Tom Hiddleston is back as the god of mischief in Disney’s new limited series Loki, and he’s definitely up to no good. Or, maybe a little bit of good. It’s not really clear, but that’s half the fun. Loki has always been in it for himself, but now he has Owen Wilson to add some direction, and the results are good.
Disney+ and Marvel’s new Loki series picks up immediately after his escape in Avengers: Endgame. This isn’t the Loki that grew and helped save the people of Asgard from destruction; this is the Loki that just led an army of Chitauri through a portal in the sky and devastated New York.
And you know what? He’s kinda great, in his own way. Hiddleston slips immediately back into this arrogant and angry version of Loki. Still, at the same time, the show remembers that Hiddleston has excellent comedic timing and really leans into that.
As mentioned, this story picks up immediately after Loki escapes in Avengers: Endgame. Wasting no time, the Time Variance Authority arrests him immediately. After a fun trip through the TVA’s bureaucracy, he is saved from being eliminated by agent Mobius M Mobius (Owen Wilson) and recruited to help them track down a villain attacking the TVAs minutemen, soldiers that reset the timeline when things go awry (like when an Asgardian trickster escapes from a team of heroes).
I don’t know what I was expecting from this series headed it, to be honest, but it certainly wasn’t a police procedural. That is effectively what we have though, with Loki as the handsome, roguish outsider that assists the police with their investigations. Think Castle, or Elementary, or Sherlock Holmes. of course, they’re hunting a mass murderer through the entire of the Marvel timeline, so there is a lot of fun to be hand jumping from era to era.
The series also really shines in the production design department. Yes, they get to create all kinds of different time periods (a near future shopping mall is my favourite, because it’s low key terrifying), but the TVA itself has an aesthetic that looks like they travelled back to the early 1970s and imagined a future from there, and it’s just gorgeous to look at.
One surprising thing is how light the first two episodes are on action. That isn’t to say they’re boring, but this isn’t the action-adventure series you might be expecting. Much of the first episode gives Loki a fast track to some character growth via a highlight reel of his life and a drawer full of infinity stones. The second episode deals mostly with good old fashioned detective work: positing theories and reading files.
The reason this works is the cast. Hiddleston and Wilson have an easy chemistry, and their repartee is delightful. Wilson is excellent as Mobius, and every time he puts Loki in his place is effective and fun.
So far, the other two standouts are Wunmi Mosaku and Gugu Mbatha-Raw as a TVA soldier and judge, each of which clearly has their own back story and inner life. Each of these women is talented actors, and they bring depth to each of their roles that could be one-note and have little screen time, respectively.
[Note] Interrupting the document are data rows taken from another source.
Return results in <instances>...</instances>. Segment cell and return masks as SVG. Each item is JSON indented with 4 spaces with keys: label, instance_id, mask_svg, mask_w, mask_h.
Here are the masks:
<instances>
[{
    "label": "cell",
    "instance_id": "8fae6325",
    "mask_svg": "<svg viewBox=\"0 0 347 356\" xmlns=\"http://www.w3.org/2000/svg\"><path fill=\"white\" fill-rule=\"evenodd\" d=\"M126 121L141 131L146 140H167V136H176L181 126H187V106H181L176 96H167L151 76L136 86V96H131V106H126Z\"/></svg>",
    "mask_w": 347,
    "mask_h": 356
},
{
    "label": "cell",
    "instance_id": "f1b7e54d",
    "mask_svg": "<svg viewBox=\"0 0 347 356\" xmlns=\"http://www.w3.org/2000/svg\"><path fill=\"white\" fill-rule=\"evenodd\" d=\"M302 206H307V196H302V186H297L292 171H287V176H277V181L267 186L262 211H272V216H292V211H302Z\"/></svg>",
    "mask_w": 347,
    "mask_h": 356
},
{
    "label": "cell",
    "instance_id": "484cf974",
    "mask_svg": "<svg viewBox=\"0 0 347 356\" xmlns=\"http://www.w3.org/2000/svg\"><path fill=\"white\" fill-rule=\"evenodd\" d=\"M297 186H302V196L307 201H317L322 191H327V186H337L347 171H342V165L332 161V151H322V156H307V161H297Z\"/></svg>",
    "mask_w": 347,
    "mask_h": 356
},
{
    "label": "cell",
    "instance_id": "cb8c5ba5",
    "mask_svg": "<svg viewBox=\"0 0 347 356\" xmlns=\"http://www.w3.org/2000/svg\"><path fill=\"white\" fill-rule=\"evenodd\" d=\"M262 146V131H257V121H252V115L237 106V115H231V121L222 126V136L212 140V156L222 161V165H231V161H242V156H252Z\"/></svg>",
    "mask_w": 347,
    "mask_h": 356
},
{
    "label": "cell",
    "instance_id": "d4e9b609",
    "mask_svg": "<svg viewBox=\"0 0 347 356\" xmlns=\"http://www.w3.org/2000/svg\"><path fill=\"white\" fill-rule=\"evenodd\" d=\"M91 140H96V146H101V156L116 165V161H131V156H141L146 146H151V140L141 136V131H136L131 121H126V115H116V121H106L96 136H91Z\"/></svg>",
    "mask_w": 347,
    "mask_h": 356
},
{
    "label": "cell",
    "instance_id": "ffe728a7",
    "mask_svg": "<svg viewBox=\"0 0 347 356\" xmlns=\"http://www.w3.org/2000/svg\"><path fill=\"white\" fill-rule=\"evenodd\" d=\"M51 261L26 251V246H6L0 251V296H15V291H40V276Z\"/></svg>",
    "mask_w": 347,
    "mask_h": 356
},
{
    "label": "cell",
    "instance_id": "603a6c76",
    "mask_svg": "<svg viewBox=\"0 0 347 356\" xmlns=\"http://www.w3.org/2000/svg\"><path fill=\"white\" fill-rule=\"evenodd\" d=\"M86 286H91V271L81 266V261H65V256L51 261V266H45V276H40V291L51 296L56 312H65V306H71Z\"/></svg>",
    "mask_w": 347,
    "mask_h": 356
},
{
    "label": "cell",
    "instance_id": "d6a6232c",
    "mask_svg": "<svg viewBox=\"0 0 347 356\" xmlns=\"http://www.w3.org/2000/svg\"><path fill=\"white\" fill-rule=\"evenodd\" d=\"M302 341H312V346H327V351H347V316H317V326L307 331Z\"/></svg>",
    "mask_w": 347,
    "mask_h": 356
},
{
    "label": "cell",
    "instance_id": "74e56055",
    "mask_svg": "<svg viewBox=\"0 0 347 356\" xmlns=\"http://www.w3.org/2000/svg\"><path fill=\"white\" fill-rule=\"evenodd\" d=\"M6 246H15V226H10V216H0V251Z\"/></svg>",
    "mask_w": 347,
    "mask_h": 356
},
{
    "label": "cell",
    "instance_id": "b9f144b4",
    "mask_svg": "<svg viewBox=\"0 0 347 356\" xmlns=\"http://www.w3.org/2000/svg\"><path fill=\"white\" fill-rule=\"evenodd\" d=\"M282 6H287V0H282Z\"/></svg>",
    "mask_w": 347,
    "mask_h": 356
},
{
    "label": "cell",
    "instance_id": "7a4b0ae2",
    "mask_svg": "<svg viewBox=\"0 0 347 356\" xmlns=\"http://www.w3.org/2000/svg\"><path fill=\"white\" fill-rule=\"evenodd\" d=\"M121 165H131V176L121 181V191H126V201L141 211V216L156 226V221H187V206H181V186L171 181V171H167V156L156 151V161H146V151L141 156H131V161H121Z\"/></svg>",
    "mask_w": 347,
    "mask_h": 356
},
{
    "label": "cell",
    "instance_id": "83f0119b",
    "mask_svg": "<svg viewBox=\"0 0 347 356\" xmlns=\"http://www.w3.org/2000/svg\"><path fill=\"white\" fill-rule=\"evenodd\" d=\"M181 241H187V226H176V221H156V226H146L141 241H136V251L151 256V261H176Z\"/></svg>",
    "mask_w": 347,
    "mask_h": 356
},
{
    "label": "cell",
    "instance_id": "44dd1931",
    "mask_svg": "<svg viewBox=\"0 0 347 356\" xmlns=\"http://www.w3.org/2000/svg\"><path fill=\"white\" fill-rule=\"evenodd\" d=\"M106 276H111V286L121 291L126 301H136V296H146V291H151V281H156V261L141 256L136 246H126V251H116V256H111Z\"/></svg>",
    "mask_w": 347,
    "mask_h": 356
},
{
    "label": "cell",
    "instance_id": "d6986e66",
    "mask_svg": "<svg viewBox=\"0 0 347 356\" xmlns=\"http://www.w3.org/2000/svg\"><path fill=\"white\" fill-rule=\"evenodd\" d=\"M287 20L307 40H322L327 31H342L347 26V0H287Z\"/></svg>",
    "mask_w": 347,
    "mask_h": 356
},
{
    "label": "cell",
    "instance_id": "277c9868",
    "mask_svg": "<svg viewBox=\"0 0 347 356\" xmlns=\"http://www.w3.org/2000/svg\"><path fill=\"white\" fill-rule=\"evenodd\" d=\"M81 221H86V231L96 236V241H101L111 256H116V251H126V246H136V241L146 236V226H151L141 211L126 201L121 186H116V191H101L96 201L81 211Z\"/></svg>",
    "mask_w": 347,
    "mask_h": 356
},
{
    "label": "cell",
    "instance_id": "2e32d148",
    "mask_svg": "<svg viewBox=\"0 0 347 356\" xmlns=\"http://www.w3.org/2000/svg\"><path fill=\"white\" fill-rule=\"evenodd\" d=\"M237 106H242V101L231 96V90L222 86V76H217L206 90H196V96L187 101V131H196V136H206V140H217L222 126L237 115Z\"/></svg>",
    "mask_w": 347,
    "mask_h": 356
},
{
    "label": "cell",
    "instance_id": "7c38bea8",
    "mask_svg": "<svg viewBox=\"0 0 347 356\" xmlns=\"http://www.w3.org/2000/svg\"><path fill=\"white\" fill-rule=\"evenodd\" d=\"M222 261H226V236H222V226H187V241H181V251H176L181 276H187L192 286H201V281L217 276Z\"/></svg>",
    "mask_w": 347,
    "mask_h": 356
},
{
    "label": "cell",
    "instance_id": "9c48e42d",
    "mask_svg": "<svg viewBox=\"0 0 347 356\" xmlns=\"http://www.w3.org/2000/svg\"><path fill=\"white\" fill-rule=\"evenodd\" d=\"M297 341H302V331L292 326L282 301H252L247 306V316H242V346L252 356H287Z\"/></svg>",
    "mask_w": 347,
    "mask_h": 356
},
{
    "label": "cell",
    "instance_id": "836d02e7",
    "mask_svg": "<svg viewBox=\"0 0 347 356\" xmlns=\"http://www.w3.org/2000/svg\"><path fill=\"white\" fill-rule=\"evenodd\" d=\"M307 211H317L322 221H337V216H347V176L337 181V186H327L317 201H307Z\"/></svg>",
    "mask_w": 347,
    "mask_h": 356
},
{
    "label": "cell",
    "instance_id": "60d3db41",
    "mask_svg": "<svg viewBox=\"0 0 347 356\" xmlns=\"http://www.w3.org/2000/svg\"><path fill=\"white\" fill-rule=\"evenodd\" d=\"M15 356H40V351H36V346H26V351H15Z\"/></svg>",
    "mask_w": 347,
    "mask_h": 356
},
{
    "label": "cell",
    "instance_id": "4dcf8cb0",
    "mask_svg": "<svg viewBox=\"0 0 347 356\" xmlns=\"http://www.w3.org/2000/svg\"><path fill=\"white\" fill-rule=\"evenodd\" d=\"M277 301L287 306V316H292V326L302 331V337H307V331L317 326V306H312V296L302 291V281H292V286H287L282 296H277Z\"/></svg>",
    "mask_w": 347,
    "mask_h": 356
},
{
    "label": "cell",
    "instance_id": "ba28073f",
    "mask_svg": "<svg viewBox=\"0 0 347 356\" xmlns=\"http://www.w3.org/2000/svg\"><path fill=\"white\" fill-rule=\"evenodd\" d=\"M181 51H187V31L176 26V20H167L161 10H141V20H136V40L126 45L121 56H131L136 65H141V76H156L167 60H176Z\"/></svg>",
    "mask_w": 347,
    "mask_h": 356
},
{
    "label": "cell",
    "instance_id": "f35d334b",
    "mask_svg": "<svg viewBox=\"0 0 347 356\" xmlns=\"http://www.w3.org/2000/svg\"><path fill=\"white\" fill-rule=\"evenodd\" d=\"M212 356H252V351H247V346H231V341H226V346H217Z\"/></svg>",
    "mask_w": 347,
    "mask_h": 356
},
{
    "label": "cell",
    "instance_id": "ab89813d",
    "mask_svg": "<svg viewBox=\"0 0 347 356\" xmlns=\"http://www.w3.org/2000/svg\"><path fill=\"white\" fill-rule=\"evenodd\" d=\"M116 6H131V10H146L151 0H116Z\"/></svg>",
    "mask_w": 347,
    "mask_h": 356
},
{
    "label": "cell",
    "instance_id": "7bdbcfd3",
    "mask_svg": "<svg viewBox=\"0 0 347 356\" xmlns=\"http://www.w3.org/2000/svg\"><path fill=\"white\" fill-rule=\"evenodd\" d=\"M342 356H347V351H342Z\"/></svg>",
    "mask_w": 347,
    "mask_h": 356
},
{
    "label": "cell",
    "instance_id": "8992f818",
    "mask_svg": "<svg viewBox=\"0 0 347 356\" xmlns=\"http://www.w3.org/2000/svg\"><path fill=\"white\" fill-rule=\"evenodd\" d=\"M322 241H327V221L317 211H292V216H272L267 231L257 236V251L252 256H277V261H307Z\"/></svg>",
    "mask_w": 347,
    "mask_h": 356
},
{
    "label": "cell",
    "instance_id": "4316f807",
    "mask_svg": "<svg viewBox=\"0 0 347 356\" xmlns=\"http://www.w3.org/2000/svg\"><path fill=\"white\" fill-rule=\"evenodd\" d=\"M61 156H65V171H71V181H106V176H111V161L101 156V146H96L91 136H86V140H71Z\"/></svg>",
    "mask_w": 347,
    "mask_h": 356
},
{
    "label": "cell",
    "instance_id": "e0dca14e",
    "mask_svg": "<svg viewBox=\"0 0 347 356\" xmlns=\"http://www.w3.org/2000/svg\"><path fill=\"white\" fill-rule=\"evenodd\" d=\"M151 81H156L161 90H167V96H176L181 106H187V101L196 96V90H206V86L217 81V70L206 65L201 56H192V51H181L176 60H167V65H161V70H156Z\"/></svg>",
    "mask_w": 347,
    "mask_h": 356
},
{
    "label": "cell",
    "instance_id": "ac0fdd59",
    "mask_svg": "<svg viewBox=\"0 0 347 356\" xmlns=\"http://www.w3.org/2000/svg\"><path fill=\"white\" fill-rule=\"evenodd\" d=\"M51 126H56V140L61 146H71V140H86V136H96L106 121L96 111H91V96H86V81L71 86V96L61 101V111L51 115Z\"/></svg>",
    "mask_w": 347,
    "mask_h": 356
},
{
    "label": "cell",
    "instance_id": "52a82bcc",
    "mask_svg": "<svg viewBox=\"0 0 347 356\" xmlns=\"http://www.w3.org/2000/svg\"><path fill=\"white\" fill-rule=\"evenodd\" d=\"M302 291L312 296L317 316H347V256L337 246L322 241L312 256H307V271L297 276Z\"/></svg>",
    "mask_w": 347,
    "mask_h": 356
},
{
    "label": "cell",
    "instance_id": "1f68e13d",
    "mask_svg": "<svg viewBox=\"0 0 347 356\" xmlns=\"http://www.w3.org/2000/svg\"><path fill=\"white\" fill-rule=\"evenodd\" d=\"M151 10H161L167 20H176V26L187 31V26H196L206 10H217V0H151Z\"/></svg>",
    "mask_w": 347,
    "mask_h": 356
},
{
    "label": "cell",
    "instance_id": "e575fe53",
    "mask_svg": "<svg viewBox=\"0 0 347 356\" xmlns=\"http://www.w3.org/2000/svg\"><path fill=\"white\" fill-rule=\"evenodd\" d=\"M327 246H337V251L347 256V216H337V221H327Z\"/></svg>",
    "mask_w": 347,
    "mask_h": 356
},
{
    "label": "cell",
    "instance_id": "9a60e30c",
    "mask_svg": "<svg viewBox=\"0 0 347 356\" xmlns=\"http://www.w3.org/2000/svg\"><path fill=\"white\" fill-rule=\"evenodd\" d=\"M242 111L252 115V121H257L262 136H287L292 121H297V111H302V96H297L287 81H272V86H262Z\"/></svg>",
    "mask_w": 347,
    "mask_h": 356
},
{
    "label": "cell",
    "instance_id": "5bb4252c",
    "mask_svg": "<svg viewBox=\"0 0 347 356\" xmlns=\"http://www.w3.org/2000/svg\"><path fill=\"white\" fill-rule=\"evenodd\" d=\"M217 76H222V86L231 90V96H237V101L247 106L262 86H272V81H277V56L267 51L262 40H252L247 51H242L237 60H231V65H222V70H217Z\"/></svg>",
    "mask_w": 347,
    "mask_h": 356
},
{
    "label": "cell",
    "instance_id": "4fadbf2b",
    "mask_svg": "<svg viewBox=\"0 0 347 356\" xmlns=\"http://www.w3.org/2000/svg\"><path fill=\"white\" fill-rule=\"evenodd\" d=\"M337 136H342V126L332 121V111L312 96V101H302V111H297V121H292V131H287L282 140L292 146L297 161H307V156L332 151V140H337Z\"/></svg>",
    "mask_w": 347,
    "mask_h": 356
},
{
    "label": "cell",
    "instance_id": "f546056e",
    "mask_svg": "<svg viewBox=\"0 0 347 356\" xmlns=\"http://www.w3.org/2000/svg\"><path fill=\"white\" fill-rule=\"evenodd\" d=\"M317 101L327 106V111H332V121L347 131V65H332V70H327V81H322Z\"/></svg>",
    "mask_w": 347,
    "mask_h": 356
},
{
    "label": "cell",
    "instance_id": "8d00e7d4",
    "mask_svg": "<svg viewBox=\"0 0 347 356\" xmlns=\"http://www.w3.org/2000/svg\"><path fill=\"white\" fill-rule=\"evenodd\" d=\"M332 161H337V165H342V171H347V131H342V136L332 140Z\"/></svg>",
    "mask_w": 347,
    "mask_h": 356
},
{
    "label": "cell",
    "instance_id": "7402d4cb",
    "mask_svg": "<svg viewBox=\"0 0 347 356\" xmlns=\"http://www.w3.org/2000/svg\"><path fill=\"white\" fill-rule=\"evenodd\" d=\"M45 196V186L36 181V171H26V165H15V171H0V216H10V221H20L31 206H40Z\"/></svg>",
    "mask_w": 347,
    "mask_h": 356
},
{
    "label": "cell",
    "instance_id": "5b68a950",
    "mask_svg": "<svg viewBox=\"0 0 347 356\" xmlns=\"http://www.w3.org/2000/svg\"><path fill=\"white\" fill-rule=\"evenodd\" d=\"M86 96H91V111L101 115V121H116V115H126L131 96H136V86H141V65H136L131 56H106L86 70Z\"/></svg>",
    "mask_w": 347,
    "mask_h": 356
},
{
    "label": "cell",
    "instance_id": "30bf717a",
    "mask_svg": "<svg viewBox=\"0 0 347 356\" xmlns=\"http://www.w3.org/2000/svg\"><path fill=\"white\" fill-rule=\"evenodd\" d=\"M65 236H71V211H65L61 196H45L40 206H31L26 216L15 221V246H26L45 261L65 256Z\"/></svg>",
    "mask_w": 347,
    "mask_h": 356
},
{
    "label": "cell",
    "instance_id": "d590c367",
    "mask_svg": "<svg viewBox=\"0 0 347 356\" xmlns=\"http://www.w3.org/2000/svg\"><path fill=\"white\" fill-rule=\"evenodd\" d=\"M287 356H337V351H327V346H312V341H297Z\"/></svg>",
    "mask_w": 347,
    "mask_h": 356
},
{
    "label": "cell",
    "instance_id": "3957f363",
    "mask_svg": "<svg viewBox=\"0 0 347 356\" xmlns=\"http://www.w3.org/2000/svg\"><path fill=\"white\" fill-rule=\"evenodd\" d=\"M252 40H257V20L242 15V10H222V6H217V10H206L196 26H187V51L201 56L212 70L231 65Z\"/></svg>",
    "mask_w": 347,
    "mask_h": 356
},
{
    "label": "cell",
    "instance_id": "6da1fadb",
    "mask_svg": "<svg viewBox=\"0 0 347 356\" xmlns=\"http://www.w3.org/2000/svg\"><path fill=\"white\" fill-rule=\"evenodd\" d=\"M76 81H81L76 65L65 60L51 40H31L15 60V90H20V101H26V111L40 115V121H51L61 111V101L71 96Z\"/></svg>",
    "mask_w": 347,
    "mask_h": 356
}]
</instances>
The second episode ends on multiple major bombshells, each of which has me intrigued and excited to see what comes next. For those of you like me who are invested in the Marvel Cinematic Universe, this series will almost certainly end up mandatory viewing for continuity reasons (there have already been a few things mentioned that I believe will play directly into the forthcoming Doctor Strange in the Multiverse of Madness), too.
Time will tell which of the Marvel TV series will work out best, but as with both WandaVision and Captain America and the Winter Soldier, Loki is off to a strong start.
- If you are the type that likes to watch closely for Easter eggs and references, this series might have been made specifically for you.
- There’s a line near the start of episode one where Loki describes his clothing as being made of “fine Asgardian leather”, which is a reference/joke aimed at me, specifically.
- Eugene Cordero appears in this series as an office worker, and he is quite funny. I especially like an early scene where he explains why there’s a random drawer in the office full of infinity stones.
- Hiddleston and Wilson are both really great comic actors, and part of me wishes that this series was a straight-up slapstick comedy. Watch them both during the second episode scene where they discuss a theory using a salad as a prop.
- I must remember to lookup more of composer Natalie Holt’s work.
Loki premieres on Disney+ on June 9th, and will run for six episodes with new episodes following each Wednesday.